Tarski Geometry Axioms – Part II

In our earlier article [12], the first part of axioms of geometry proposed by Alfred Tarski [14] was formally introduced by means of Mizar proof assistant [9]. We defined a structure TarskiPlane with the following predicates:

• of betweenness between (a ternary relation),

• of congruence of segments equiv (quarternary relation),

which satisfy the following properties:

• congruence symmetry (A1),

• congruence equivalence relation (A2),

• congruence identity (A3),

• segment construction (A4),

• SAS (A5),

• betweenness identity (A6),

• Pasch (A7).

Also a simple model, which satisfies these axioms, was previously constructed, and described in [6]. In this paper, we deal with four remaining axioms, namely:

• the lower dimension axiom (A8),

• the upper dimension axiom (A9),

• the Euclid axiom (A10),

• the continuity axiom (A11).

They were introduced in the form of Mizar attributes. Additionally, the relation of congruence of triangles cong is introduced via congruence of sides (SSS).

In order to show that the structure which satisfies all eleven Tarski’s axioms really exists, we provided a proof of the registration of a cluster that the Euclidean plane, or rather a natural [5] extension of ordinary metric structure Euclid 2 satisfies all these attributes.
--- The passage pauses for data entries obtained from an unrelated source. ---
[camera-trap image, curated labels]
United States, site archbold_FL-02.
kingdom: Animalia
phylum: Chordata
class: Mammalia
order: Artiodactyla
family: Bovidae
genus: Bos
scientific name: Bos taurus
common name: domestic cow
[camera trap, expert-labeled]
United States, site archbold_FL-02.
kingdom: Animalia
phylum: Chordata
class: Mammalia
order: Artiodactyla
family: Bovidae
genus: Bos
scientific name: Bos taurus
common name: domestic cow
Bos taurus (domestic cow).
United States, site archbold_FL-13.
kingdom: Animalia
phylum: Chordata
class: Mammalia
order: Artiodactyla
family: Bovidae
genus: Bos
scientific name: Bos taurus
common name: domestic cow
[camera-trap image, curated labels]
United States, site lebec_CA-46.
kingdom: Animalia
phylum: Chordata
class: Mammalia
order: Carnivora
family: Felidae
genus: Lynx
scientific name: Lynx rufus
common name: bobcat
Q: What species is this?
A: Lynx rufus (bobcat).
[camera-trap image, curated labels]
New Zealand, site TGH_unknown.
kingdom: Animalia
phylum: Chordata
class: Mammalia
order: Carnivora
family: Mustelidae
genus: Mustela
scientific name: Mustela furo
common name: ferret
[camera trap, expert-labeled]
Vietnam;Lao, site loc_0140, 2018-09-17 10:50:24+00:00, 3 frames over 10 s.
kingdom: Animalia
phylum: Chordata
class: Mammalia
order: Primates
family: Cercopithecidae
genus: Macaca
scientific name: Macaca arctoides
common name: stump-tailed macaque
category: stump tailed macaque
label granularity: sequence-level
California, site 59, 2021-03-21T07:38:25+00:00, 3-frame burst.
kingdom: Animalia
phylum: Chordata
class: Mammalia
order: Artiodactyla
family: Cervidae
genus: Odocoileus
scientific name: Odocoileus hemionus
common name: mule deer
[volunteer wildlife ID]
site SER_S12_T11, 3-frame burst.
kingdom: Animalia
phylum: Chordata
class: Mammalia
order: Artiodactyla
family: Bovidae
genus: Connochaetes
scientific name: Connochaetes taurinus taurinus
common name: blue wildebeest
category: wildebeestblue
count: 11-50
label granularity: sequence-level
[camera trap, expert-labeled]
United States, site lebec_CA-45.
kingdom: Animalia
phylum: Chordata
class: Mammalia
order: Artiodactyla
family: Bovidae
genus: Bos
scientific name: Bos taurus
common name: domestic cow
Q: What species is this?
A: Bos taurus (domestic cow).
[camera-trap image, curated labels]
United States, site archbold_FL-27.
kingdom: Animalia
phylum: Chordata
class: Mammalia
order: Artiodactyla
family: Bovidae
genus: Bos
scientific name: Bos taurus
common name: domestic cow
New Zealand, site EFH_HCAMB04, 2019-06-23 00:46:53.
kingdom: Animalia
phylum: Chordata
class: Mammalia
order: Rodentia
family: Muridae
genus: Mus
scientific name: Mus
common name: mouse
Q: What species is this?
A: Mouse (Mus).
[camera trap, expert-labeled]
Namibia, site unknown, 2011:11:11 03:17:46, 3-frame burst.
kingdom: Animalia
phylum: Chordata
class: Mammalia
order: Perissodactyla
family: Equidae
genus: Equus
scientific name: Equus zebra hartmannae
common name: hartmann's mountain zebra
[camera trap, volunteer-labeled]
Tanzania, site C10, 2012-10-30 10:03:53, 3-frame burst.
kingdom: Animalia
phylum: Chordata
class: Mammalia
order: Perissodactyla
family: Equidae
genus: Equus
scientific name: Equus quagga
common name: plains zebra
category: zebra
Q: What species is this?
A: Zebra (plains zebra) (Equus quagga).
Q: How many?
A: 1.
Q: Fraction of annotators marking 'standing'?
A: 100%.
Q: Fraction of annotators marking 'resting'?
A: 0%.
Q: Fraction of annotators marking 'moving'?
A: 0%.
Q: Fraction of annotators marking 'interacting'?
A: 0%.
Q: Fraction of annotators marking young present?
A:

Although the tradition of the mechanization of Tarski’s geometry in Mizar is not as long as in Coq [11], first approaches to this topic were done in Mizar in 1990 [16] (even if this article started formal Hilbert axiomatization of geometry, and parallel development was rather unlikely at that time [8]). Connection with another proof assistant should be mentioned – we had some doubts about the proof of the Euclid’s axiom and inspection of the proof taken from Archive of Formal Proofs of Isabelle [10] clarified things a bit. Our development allows for the future faithful mechanization of [13] and opens the possibility of automatically generated Prover9 proofs which was useful in the case of lattice theory [7].